Friday, June 19, 2009

Gauge Cluster


Like everything else with this car the gauge cluster was in bad shape. All the chrome had been sanded off and was brush painted black. Of course it was done badly and the black had mostly flaked off so it looked aweful. I was about to replace the bezel and go with brand new autometer gauges which all told run about $1000 when you include the wiring harness. After some random mustang searches on google I stumbled onto a $100 tach made by retrogauge that fits in the center option hole of the cluster. Its available in either white or black faces with either 6k or 8k limits. I got the white face 8k version from mustangs unlimited and it dropped in every bit as easy as they said it would. Although its not as nice as going the autometer route its about $900 cheaper and looks almost as nice. I decided I like the the white gauge faces and I found the Scott Drake white faces that stick onto the orignal faces. They were a little pricey for what they are but they are good quality and look fantastic when applied. The orignal wiper switch was retained but looked pretty bad. I tried finding a replacement but was unable to. I found www.averagejoeresto.com who suggested using steel wool to clean it up, and sure enough 20 minutes later it looks great. As a final touch I painted the needles with some neon orange paint from the local hobby shop. The final product looks awesome and its one more small thing I can check off my list. Here is an after pic which doesnt really do it justice.


Wednesday, June 17, 2009

Dissasembly

I have spent the last 6 months or so taking the car apart and preparing my workshop (aka garage) for this project. Most of the parts are bad or rusted so I didn't bother to catalog much of anything. I pretty much just kept tearing things apart until I had a big pile of rusty stuff. This approach is likely to cause some headaches down the road but its done now so no point to cry about it. Here are some pics of what it looks like now.



A good shot of whats left of the floor. The whole thing is rusted beyond repair and I have a full floor ready to be installed. The problem is common on early Mustangs and it's caused by leaking cowl vents which will also need to be replaced. It's a labor intensive job so most cars have not had it done.



At a glance the front looks pretty good. If you look close at the frame you can see its completely shot and the rust cancer has spread to a point that it is beyond repair. Everything from the firewall forward is coming off. The only possible survivor is the radiator support.

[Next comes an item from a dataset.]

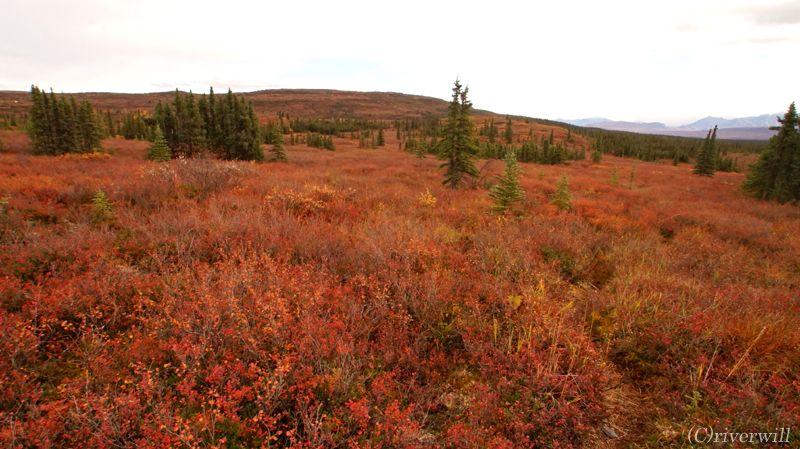 短い秋はわずか数週間!真っ赤な絨毯に変わるデナリの紅葉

The car was an orignal 289 2V but that was long gone. When I got the car it had a '71 302 with 351 heads, edelbrock performer intake and carb. It was mated to a C4 trans that was puking its guts out. The only thing I might keep is the block, the rest I am getting rid of.

From back to front.....

I decided to ease into this project, starting at the back of the car and work my way forward to some of the more challenging parts. Work is starting on the right rear which will require new trunk floors, inner and outer wheel
wells, a section of frame, and a quarter panel.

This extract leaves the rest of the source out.